Tudo para sobreviver
Certa feita, ao caminhar por um dos bairros de Salvador, há muito abandonado – dentre muitos -, deparei-me com cena que deveras chamou-me a atenção. Ao meu lado, um feixe de blocos amontados – em desordem – demonstrava, em sua fronte, um cartaz, onde se dizia: Casa nº 1, em cima; casa nº 2, embaixo. Casa de nº 3, ao lado.
Aquilo não é casa; é domicílio.
Em hipótese alguma aquilo é casa, ainda que muitos a amem e a tenham assim – pois tudo isso foge à ideia básica de dignidade.
O esforço contínuo para continuar vivo anula qualquer hipótese mínima de percepção de que aquilo jamais foi uma casa.
Estamos engasgados demais com esse mundo que obriga. Obriga a sobrevivermos, cada dia, para que o próximo seja tão somente como o anterior – com vida. E isso é tão forte que não nos faz ver além.
Disseram-nos que hoje tudo é diferente.
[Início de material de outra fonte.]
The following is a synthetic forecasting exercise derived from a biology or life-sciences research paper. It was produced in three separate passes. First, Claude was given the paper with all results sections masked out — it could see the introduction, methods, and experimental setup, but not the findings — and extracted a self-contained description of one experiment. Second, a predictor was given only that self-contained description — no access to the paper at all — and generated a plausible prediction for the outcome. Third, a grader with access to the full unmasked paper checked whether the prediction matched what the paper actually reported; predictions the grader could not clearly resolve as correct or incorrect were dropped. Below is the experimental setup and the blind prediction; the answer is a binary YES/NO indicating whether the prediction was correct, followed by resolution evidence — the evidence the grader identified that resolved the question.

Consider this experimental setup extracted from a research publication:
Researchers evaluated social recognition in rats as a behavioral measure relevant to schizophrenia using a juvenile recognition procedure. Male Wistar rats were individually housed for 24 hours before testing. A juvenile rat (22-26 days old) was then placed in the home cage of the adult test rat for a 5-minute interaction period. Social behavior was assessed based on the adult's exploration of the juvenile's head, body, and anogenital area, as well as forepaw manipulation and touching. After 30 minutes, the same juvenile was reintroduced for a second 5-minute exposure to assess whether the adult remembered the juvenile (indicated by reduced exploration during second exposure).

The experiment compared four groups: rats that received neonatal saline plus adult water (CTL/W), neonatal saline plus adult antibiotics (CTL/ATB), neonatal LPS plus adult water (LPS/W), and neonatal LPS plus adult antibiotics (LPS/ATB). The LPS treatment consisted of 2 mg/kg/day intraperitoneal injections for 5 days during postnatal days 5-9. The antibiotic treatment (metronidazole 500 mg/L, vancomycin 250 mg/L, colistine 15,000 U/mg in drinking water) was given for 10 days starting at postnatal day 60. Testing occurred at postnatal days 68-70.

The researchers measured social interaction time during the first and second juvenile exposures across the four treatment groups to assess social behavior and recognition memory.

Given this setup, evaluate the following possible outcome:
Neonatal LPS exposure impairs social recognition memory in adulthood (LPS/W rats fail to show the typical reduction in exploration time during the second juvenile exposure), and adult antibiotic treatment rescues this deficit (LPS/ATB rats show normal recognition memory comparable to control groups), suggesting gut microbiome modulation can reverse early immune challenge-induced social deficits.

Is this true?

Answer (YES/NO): NO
Avisaram-nos que somos livres e conscientes do que somos e do que podemos. E mentiram.
Enxergar ali uma casa é mesmo que dizer que tudo está bem, tendendo a estar cada dia melhor; é dizer que antes nem isso tínhamos, e hoje temos.
Temos o quê? Um amontoado de coisas onde uma vida se sobrepõe à outra?
Não sejamos hipócritas... Vida onde o espaço do outro é conflitante com o nosso próprio não é vida, porque todos nós necessitamos um espaço mínimo conosco, sem intervenções.
A verdade é que fazemos de tudo para sobreviver.